The CNIL (National Commission for Information Technology and Civil Liberties) indicated in its report for 2022 that prospecting would be its main focus this year.

• 72% of French people are opposed to their personal data being stored outside the European Union 🔒
• 66% of French people say they can change providers if they're not GDPR according to Ifop poll for OVH in 2021. 📁
• Leadjet, Dropcontact, etc. are now staking their success on GDPR compliance
• Possibility of having a label 💼

So YES, there are CNIL (National Commission for Information Technology and Civil Liberties) checks on commercial prospecting practices, and the CNIL (National Commission for Information Technology and Civil Liberties) has made this one of its priorities.

CNIL (National Commission for Information Technology and Civil Liberties) commercial prospecting: penalties

The CNIL (National Commission for Information Technology and Civil Liberties) can impose administrative fines of up to 4% of worldwide annual sales.

The CNIL (National Commission for Information Technology and Civil Liberties) may also publish the sanction. This has a major impact in terms of reputation and image.

In particular, this sanction was imposed on the Adtech startup Fidzup which failed to recover and went bankrupt!

The CNIL (National Commission for Information Technology and Civil Liberties) also finedNESTOR 20,000 euros and published the penalty on their website for sending commercial prospecting emails without first obtaining the consent of prospects and for failing to comply with several GDPR obligations.

Where do the complaints come from?

📣Contrary to popular belief, the main GDPR risks don't just come from the CNIL (National Commission for Information Technology and Civil Liberties)

Risks also come in :

• • From your clients (in the event of complaints, specific requests, GDPR compliance audit, etc.) who may engage your Accountability in the event of breaches. 📃

• • Of your employees, as the GDPR is now one of the main negotiating levers in the event of HR litigation.

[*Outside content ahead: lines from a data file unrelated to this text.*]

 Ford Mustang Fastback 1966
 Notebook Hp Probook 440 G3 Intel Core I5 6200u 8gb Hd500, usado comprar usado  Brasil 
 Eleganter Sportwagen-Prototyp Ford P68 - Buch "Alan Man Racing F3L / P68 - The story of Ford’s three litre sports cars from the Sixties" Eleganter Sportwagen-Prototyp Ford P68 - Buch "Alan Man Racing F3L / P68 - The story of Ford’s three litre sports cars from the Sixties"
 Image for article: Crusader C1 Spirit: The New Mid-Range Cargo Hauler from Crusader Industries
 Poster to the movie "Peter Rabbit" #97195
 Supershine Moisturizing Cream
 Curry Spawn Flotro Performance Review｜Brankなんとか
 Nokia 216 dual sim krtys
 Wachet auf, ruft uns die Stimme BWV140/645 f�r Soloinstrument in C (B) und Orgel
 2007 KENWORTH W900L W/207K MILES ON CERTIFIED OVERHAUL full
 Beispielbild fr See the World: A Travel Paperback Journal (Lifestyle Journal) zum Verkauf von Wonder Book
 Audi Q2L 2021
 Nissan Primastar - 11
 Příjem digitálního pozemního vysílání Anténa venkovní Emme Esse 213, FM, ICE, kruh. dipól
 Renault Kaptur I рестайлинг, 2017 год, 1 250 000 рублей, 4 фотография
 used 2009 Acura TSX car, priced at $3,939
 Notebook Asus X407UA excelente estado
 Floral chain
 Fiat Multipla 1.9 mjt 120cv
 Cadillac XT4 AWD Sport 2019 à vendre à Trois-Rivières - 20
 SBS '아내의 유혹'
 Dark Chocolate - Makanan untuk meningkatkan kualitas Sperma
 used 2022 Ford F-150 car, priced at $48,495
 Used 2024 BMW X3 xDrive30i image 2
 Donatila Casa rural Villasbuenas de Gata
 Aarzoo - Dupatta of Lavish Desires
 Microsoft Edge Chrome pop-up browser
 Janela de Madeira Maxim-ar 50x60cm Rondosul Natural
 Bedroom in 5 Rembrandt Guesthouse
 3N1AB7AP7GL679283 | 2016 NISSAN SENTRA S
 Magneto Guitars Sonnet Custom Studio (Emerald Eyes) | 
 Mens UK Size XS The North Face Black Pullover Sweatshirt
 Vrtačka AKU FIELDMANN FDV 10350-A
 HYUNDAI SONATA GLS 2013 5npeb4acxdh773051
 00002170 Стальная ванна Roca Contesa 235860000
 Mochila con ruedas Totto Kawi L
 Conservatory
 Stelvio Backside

• • From your partners, who can impose GDPR compliance or terminate contracts in the event of non-compliance. 🔔

• • From your competitors, who can easily destabilize your structure by using GDPR.

Worse still, the negative effects of GDPR non-compliance are almost invisible yet very real!

🔍Today, 66% of French people, according to an Ifop poll, say they are ready to give up a digital service in the event of a breach of the GDPR.

More concretely, if the client has the choice between you who are not compliant and your competitor who is compliant, the client will tend to choose your competitor! 💼

Are the rules the same throughout the European Union?

No. The GDPR is not the only text to regulate commercial prospecting. Each country has its own specificities. This complicates the task for companies marketing in Europe. 🌍

🇫🇷 For example, France is one of the most permissive European countries in terms of B2B prospecting rules. Germany and Italy, for example, do not allow B2B prospects to be contacted without consent. As a result, prospecting methods are totally different.

For your information, commercial prospecting in France is governed by the CPCE.